Córka, jak go skosztowała jeszcze przed pieczeniem powiedziała tylko: “mniam, mniam” z pełnym uśmiechem na twarzy. Dlatego też, postanowiłam go nie zapiekać. Jest miękki i łatwo się go smaruje. Nadmiar przełożyłam do słoiczków i zamroziłam.

Składniki:

  • 200 gram łopatki
  • 1 filet z kury
  • 1 udko z kurczaka
  • 250 gram wątróbki kurzej/indyczej
  • włoszczyzna (u mnie sama marchewka)
  • przyprawy
  • suszone śliwki/ suszona żurawina (niekoniecznie)

Przygotowanie:

W dużym garnku zagotować wodę. Do gotującej wody dodać warzywa i mięso poza wątróbką. Gdy woda ponownie zacznie się gotować, dodajemy wątróbkę i gotujemy.

Gdy mięsa są już ugotowane razem z jarzyną, mielimy przez maszynkę do mięsa wedle dwa razy. Doprawiamy do smaku solą i pieprzem.
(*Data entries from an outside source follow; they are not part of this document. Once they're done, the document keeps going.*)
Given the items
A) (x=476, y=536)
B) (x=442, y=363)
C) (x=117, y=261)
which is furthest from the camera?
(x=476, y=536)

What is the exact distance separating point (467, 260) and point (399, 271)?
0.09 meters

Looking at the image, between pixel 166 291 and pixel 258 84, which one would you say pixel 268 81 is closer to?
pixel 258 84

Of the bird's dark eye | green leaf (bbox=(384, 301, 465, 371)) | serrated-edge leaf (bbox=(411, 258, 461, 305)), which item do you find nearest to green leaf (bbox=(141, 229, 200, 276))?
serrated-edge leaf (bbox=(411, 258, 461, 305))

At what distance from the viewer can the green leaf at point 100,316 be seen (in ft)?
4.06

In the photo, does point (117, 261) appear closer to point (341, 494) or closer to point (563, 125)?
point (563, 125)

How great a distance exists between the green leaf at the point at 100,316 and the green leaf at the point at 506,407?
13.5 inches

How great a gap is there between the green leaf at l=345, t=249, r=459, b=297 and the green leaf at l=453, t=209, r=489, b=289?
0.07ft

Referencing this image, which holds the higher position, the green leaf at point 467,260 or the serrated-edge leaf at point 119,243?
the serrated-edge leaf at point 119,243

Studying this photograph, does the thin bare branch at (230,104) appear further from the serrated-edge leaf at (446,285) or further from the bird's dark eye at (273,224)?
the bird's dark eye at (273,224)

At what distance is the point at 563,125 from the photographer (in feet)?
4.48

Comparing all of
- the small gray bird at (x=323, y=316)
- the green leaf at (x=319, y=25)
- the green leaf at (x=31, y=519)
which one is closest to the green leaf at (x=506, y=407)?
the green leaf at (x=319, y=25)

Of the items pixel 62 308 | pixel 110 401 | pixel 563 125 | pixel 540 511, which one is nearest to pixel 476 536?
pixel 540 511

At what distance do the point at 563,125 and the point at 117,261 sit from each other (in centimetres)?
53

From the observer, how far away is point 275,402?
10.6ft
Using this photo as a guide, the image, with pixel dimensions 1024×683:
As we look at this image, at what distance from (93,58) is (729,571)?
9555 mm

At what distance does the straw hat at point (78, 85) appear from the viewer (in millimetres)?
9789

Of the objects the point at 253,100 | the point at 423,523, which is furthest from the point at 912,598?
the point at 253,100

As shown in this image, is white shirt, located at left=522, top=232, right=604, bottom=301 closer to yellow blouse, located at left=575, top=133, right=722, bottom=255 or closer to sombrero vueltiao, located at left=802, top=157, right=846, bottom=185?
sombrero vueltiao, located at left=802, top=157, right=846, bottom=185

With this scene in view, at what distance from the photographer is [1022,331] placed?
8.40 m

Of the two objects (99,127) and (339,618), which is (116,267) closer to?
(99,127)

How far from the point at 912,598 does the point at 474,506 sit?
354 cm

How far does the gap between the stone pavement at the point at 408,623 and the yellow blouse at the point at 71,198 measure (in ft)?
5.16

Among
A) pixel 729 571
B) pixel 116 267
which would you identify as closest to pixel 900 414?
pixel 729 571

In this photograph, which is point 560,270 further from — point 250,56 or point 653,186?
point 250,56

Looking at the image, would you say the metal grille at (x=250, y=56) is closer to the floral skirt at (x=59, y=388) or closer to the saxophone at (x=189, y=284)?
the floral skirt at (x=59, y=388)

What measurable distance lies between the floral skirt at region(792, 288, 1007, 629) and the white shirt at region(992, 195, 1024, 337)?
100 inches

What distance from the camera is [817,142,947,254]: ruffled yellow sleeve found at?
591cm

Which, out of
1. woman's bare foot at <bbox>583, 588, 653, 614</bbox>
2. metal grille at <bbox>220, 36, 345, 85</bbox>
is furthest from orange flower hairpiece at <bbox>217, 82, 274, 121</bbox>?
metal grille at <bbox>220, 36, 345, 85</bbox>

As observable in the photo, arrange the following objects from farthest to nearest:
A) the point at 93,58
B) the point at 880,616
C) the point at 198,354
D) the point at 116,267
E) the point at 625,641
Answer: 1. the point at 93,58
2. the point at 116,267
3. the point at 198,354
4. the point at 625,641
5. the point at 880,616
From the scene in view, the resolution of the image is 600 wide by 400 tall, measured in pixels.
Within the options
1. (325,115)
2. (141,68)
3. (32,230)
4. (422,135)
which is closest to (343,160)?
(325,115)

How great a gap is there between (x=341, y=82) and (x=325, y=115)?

Gdyby masa była zbyt sucha, dodajemy odrobinę wody z gotowania i suszone owoce (śliwki warto pokroić wcześniej). Jeśli masa okaże się zbyt wodnista możemy dodać łyżkę mąki ziemniaczanej lub z tapioki.

Całość przekładamy do keksówki i pieczemy.

Temperatura 175 stopni przez ok 40 minut.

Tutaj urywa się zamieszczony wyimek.